◆ Required task: Please copy the entries from the line containing "Based on the" through the end of the entries, swapping "outstretched hand" for "raised hand" and changing nothing else.

◆ Information shown:
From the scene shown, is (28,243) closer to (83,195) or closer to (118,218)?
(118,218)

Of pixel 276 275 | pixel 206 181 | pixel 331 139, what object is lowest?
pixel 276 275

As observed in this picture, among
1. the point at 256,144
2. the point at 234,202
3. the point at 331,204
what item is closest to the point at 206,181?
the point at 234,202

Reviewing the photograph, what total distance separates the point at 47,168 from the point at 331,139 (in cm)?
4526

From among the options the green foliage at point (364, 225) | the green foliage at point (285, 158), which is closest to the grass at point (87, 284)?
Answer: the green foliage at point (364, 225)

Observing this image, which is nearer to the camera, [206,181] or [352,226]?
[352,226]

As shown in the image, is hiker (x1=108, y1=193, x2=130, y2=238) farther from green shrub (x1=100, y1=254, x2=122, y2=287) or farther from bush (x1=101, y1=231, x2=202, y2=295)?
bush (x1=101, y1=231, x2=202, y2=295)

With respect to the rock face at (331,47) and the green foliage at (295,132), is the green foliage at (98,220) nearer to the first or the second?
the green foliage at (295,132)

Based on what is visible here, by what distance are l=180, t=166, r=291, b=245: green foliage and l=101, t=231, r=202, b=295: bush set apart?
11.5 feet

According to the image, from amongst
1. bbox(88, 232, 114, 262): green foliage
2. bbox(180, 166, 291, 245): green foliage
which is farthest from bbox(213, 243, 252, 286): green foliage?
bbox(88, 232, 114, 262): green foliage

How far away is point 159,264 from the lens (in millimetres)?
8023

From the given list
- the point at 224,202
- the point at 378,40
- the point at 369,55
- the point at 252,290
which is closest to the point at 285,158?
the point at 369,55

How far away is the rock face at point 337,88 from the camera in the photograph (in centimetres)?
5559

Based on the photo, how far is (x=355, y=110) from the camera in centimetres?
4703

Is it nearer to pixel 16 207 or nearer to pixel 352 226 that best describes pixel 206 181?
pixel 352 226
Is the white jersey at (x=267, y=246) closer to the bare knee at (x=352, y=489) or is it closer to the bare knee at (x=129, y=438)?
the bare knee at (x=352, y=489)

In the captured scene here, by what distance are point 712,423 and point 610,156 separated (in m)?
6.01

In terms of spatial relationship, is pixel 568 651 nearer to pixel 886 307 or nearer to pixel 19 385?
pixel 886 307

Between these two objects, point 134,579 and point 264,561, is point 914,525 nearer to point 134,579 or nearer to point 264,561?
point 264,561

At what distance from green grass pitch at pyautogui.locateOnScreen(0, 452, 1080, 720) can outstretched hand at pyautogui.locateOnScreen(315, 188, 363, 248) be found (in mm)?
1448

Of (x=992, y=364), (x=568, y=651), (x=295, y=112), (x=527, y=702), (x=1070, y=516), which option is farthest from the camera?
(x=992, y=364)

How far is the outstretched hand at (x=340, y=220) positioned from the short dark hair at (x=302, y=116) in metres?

◆ Task response:
Based on the photo, how far is (x=355, y=110) from the camera in centimetres?
4703

Is it nearer to pixel 16 207 or nearer to pixel 352 226 that best describes pixel 206 181?
pixel 352 226
Is the white jersey at (x=267, y=246) closer to the bare knee at (x=352, y=489) or is it closer to the bare knee at (x=129, y=438)?
the bare knee at (x=352, y=489)

In the captured scene here, by what distance are point 712,423 and point 610,156 separated (in m)?
6.01

In terms of spatial relationship, is pixel 568 651 nearer to pixel 886 307 or nearer to pixel 19 385?
pixel 886 307

Between these two objects, point 134,579 and point 264,561, is point 914,525 nearer to point 134,579 or nearer to point 264,561?
point 264,561

At what distance from green grass pitch at pyautogui.locateOnScreen(0, 452, 1080, 720) can raised hand at pyautogui.locateOnScreen(315, 188, 363, 248) be found (in mm)?
1448

Of (x=992, y=364), (x=568, y=651), (x=295, y=112), (x=527, y=702), (x=1070, y=516), which option is farthest from the camera?
(x=992, y=364)

How far is the raised hand at (x=340, y=220) positioned from the short dark hair at (x=302, y=116) in metres?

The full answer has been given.